With insufficient hand or foot holds to anchor him, even basic movements such as turning a valve became daunting tasks. His fatigue was becoming an insurmountable obstacle. To make matters worse, Cernan's spacesuit was unable to absorb the carbon dioxide and humidity at the rate his body was expelling it. His visor began to fog and his heart rate skyrocketed to nearly 180 beats per minute. NASA flight surgeons on the ground feared Cernan might lose consciousness. So, after completing all the necessary adjustments to the AMU and strapping himself in, Cernan was given a moment to rest while Mission Control decided whether or not to have him proceed with the AMU test. With concerns that he would be unable to get back into the Gemini capsule, Stafford and Mission Control decided to cancel the rest of the EVA.

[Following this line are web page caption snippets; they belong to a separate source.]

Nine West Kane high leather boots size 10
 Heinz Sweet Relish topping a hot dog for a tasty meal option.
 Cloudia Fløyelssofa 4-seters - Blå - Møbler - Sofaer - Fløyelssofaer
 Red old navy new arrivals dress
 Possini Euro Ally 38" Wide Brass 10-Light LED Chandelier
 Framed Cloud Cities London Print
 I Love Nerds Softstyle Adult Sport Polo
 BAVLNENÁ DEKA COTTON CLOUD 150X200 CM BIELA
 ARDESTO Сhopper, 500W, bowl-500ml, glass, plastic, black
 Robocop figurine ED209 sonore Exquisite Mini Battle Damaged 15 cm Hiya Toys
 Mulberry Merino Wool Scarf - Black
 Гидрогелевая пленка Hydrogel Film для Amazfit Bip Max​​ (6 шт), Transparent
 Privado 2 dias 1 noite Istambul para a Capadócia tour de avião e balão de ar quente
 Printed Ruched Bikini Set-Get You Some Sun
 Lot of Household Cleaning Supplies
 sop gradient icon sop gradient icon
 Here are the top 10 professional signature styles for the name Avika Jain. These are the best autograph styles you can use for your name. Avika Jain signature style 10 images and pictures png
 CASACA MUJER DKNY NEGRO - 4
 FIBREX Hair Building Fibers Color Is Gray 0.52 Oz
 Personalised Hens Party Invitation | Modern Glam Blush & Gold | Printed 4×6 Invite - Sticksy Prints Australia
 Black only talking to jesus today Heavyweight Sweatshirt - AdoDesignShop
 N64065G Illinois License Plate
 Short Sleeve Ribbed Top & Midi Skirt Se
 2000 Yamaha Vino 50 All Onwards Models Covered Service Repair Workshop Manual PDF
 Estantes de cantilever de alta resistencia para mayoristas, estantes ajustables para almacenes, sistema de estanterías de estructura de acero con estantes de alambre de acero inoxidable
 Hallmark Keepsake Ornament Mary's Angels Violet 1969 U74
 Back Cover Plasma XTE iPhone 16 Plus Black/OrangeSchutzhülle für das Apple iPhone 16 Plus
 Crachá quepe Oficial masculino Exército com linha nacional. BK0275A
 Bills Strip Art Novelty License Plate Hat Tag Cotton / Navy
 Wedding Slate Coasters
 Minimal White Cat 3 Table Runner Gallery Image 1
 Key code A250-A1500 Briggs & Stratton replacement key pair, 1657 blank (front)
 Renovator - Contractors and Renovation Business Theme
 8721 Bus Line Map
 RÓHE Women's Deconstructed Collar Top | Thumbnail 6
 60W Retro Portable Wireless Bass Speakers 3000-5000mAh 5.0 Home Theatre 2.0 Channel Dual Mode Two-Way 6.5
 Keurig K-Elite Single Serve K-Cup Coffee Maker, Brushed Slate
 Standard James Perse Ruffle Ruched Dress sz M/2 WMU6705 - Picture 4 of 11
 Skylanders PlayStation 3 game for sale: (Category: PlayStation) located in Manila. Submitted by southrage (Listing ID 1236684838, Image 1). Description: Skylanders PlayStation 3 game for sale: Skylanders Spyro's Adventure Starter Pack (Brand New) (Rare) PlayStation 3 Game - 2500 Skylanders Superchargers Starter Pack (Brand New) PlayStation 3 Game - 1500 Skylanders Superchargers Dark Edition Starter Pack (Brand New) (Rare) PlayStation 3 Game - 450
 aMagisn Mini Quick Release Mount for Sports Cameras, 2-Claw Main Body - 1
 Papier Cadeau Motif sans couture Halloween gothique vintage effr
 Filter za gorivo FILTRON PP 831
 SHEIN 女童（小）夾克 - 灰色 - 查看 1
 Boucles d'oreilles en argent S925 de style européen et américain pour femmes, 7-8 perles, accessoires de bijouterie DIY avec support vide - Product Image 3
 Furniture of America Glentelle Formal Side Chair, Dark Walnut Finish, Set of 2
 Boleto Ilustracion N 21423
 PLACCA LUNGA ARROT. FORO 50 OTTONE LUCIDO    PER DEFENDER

A race against the setting sun gave Cernan only 25 minutes to detach from the AMU and reenter the Gemini capsule. As he "crawled and clawed" his way back to the upper end of the spacecraft, Cernan was still facing the difficulty of reaching the hatch, opening it sufficiently enough to fit in, and then sealing it behind him. Thankfully, with the help of Stafford grabbing Cernan's ankles to anchor him as he lowered into his seat, the two were able to close the hatch and depressurize the cabin. Cernan had spend a total of 128 minutes outside the spacecraft. 20 hours and 50 minutes later, Gemini IX-A splashed down in the Atlantic Ocean, 340 miles off the coast of their launch site at Cape Canaveral, FL.
Gene Cernan's spacewalk would go down as a failure.
Concerns began to rise at NASA that if a physically fit astronaut couldn't work in space, a trip to the moon would be out of reach. It would be up to the remaining Gemini missions to prove the feasibility of working productively in a zero-g environment.